Standard Chartered last week named Mike Rees as deputy to Chief Executive Officer Peter Sands as the London-based bank combined its corporate and consumer-banking units to cut costs. Chief Financial Officer Richard Meddings, 55, and Steve Bertamini, 49, head of the consumer-banking unit, will both leave the company in the first half.
Full-year revenue will probably be little changed, the bank has said, after earlier scrapping a sales-growth target of at least 10 percent and writing down its South Korean business by $1 billion. The shares dropped 14 percent in 2013, making it the worst performer among Britain’s five biggest banks.

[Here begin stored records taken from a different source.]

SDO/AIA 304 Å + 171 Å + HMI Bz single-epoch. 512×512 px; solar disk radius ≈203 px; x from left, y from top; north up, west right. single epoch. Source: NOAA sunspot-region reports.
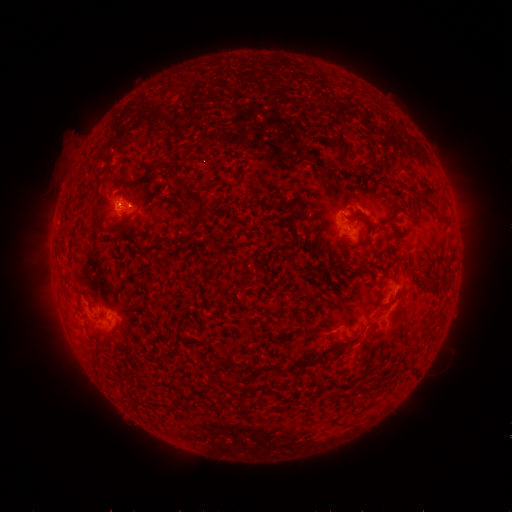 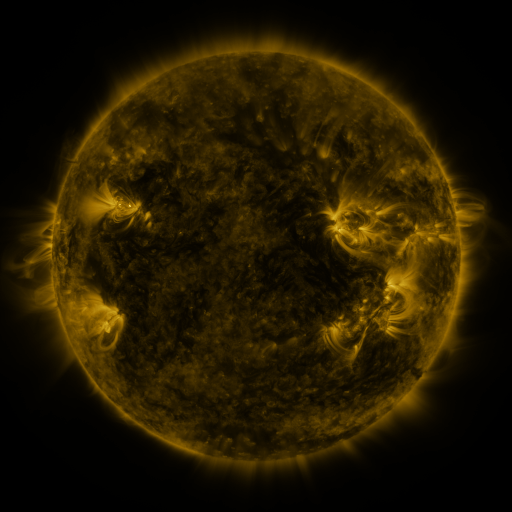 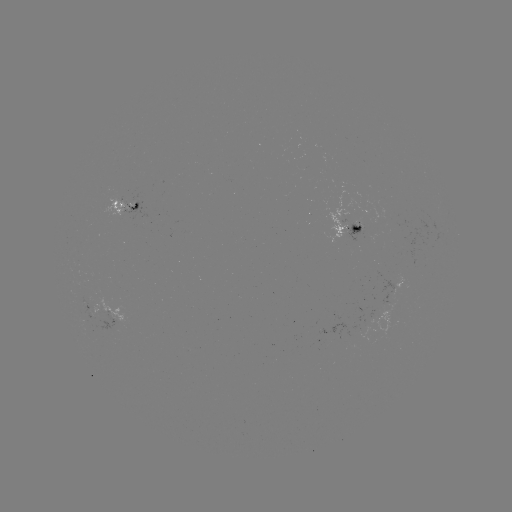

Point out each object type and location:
spotted active region: (129, 205)
spotted active region: (351, 231)
spotted active region: (404, 285)
spotted active region: (93, 308)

ANZ CEO Mike Smith said in an interview with the Wall Street Journal today that a major acquisition is unlikely. He said that “it would be nice to have what I have always called a transformational acquisition, but I have always said the stars have to align,” according to the newspaper.
The Citigroup analysts said the role of Temasek Holdings Pte, Singapore’s state-owned investment firm that holds 18 percent of Standard Chartered, and regulators would be “critical” to a creating a “dual-listed company.”
“Other institutions, with similar international ambitions but lower levels of profitability than ANZ may be better fits as acquirers,” they said.
A spokesman for ANZ and a Standard Chartered spokeswoman, Neema Patel, declined to comment.
ANZ has a market capitalization of A$85.9 billion ($77.9 billion), while Standard Chartered, based in London is valued at about 31.3 billion pounds ($51.5 billion).
Standard Chartered rose as much as 1.36 percent in London and was up 7 pence, or 0.5 percent, to 1,293 pence at 1:30 p.m. local time. ANZ fell 0.73 percent to A$31.33.